Page 86 - Прощание с Матерой
P. 86
Уже при лампе, при ее красноватом и тусклом мерцании она развешивала с табуретки
пихту по углам, совала ее в надоконные пазы. От пихты тотчас повеяло печальным курением
последнего прощания, вспомнились горящие свечи, сладкое заунывное пение. И вся изба
сразу приняла скорбный и отрешенный, застывший лик. «Чует, ох чует, куда я ее
обряжаю», – думала Дарья, оглядываясь вокруг со страхом и смирением: что еще? что она
выпустила, забыла? Все как будто на месте. Ей мешало, досаждало вязкое шуршание травы
под ногами; она загасила лампу и взобралась на печь.
Жуткая и пустая тишина обуяла ее – не взлает собака, не скрипнет ни под чьей ногой
камешек, не сорвется случайный голос, не шумнет в тяжелых ветках ветер. Все кругом точно
вымерло. Собаки на острове оставались, три пса, брошенных хозяевами на произвол судьбы,
метались по Матёре, кидаясь из стороны в сторону, но в эту ночь онемели и они.

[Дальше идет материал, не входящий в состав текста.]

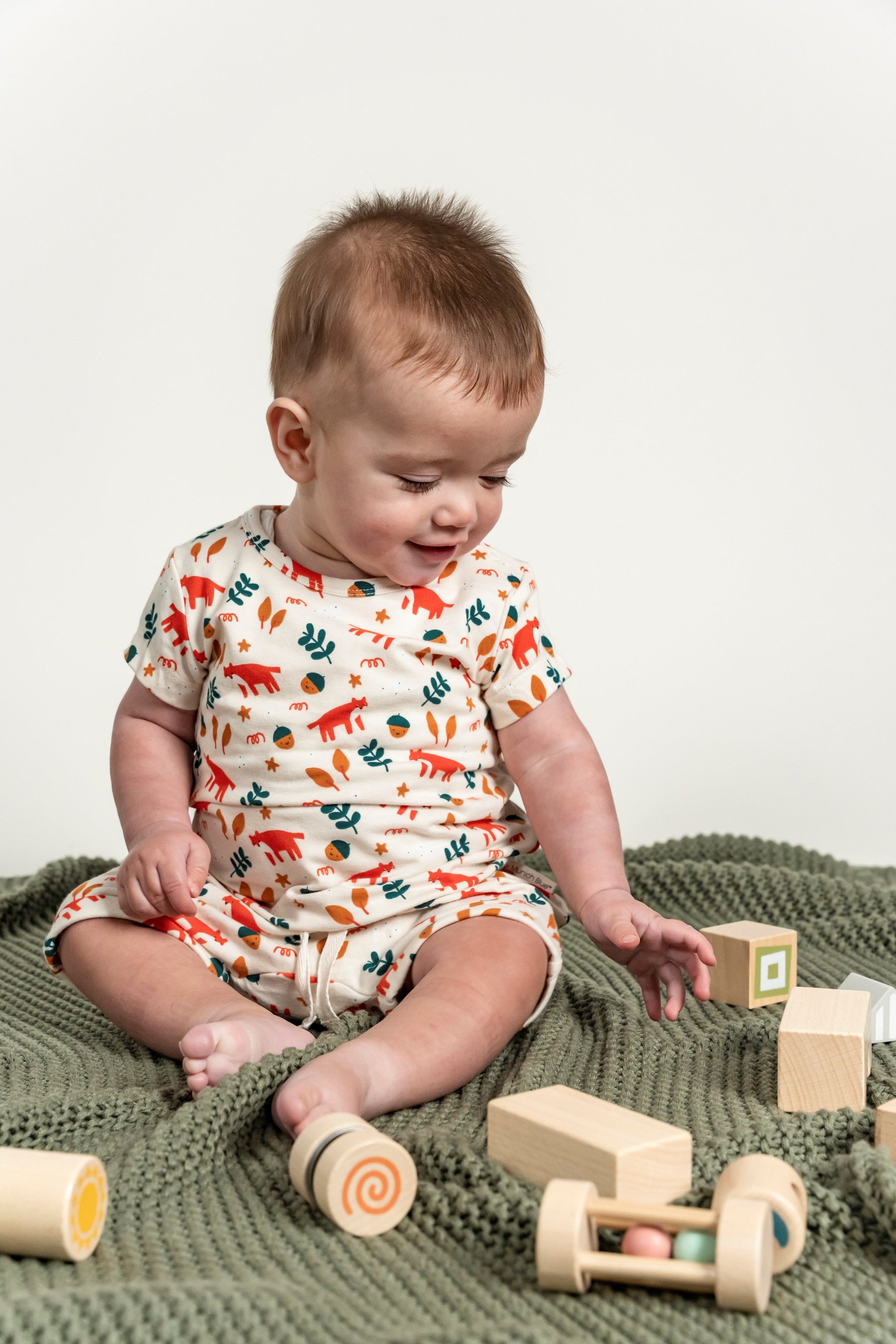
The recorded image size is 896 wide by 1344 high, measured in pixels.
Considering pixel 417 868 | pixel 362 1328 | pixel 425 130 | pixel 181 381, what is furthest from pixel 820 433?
pixel 362 1328

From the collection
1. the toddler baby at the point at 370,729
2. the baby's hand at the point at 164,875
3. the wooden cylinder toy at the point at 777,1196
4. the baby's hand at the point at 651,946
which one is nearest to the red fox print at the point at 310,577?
the toddler baby at the point at 370,729

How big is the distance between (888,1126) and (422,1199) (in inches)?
10.3

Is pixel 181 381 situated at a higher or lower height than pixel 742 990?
higher

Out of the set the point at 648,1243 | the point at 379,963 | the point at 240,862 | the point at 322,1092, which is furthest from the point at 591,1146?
the point at 240,862

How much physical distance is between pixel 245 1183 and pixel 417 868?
319 mm

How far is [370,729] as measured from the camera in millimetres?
1090

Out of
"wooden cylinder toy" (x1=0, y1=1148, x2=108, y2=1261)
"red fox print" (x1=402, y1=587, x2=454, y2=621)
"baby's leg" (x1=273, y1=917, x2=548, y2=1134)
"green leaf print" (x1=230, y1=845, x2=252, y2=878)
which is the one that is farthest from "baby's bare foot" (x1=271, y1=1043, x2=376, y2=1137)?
"red fox print" (x1=402, y1=587, x2=454, y2=621)

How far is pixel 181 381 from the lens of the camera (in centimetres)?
209

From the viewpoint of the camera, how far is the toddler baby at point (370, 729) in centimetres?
100

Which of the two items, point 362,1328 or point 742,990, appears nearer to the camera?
point 362,1328

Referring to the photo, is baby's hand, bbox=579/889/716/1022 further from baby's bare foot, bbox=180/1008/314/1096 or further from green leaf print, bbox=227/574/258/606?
green leaf print, bbox=227/574/258/606

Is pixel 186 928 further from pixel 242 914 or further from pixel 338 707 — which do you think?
pixel 338 707

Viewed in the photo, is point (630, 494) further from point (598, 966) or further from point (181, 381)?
point (598, 966)

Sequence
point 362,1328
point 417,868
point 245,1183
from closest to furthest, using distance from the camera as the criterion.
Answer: point 362,1328 → point 245,1183 → point 417,868
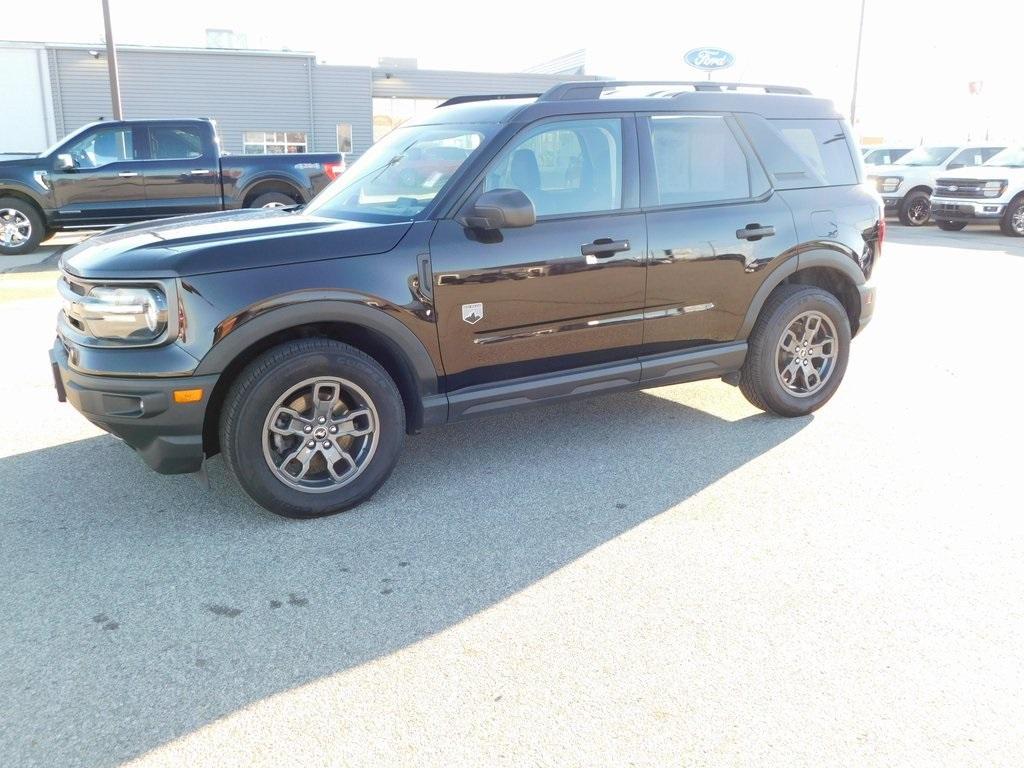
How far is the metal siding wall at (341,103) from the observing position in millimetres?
29984

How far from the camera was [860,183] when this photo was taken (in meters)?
5.47

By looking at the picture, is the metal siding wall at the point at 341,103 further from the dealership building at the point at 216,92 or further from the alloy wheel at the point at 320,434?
the alloy wheel at the point at 320,434

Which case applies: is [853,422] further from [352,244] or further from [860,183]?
[352,244]

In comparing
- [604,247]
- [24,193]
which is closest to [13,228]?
[24,193]

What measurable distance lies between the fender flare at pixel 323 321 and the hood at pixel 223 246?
203 millimetres

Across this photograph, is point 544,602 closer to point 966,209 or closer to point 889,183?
point 966,209

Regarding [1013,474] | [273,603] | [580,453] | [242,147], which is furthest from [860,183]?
[242,147]

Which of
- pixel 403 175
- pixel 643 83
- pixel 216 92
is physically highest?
pixel 216 92

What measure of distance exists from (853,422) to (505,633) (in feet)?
10.2

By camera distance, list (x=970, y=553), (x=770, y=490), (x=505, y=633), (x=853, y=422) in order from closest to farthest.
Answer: (x=505, y=633), (x=970, y=553), (x=770, y=490), (x=853, y=422)

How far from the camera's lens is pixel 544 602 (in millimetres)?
3205

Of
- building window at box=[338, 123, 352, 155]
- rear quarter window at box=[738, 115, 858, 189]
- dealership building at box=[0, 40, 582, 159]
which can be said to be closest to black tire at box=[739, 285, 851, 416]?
rear quarter window at box=[738, 115, 858, 189]

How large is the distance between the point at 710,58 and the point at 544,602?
111 ft

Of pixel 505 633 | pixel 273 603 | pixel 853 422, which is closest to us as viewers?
pixel 505 633
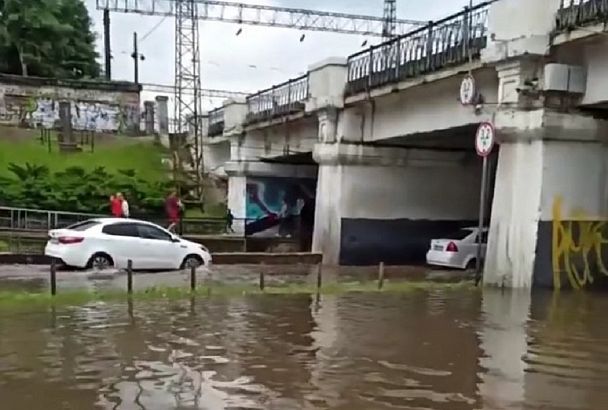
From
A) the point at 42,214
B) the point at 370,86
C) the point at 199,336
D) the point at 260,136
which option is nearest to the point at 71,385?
the point at 199,336

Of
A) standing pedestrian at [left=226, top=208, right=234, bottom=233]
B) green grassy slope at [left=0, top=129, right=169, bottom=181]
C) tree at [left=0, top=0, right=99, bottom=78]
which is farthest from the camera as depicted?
tree at [left=0, top=0, right=99, bottom=78]

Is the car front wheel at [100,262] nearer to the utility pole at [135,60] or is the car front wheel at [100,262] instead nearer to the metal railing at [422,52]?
the metal railing at [422,52]

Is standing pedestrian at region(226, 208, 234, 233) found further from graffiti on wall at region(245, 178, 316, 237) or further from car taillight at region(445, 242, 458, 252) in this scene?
car taillight at region(445, 242, 458, 252)

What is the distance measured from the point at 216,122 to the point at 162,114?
32.5 ft

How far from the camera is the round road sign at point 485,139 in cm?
1755

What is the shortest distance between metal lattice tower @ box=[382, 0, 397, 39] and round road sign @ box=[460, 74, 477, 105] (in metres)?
35.9

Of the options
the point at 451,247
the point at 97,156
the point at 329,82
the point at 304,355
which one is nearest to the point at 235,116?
the point at 97,156

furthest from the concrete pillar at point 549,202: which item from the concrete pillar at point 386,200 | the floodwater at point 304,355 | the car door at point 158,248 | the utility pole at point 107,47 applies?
the utility pole at point 107,47

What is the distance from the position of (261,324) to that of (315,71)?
1562 centimetres

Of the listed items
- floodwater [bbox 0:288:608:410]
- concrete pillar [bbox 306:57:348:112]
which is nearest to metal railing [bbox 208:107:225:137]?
concrete pillar [bbox 306:57:348:112]

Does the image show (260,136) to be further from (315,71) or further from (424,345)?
(424,345)

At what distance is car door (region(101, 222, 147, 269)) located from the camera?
2200 cm

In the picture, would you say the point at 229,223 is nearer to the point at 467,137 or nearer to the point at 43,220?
the point at 43,220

Ни звука.
Испугавшись, Дарья слезла с печки обратно и начала молитву.
И всю ночь она творила ее, виновато и смиренно прощаясь с избой, и чудилось ей, что
слова ее что-то подхватывает и, повторяя, уносит вдаль.
Утром она собрала свой фанерный сундучишко, в котором хранилось ее похоронное
обряженье, в последний раз перекрестила передний угол, мыкнула у порога, сдерживаясь,
чтобы не упасть и не забиться на полу, и вышла, прикрыла за собой дверь. Самовар был
выставлен заранее. Возле Настасьиной избы, карауля ее, стояли Сима с Катериной. Дарья
сказала, чтоб они взяли самовар, и, не оборачиваясь, зашагала к колчаковскому бараку. Там
она оставила свой сундучок возле первых сенцев, а сама направилась во вторые, где
квартировали пожогщики.
– Все, – сказала она им. – Зажигайте. Но чтоб в избу ни ногой…
И ушла из деревни. И где она была полный день, не помнила. Помнила только, что все
шла и шла, не опинаясь, откуда брались и силы, и все будто сбоку бежал какой-то
маленький, не виданный раньше зверек и пытался заглянуть ей в глаза.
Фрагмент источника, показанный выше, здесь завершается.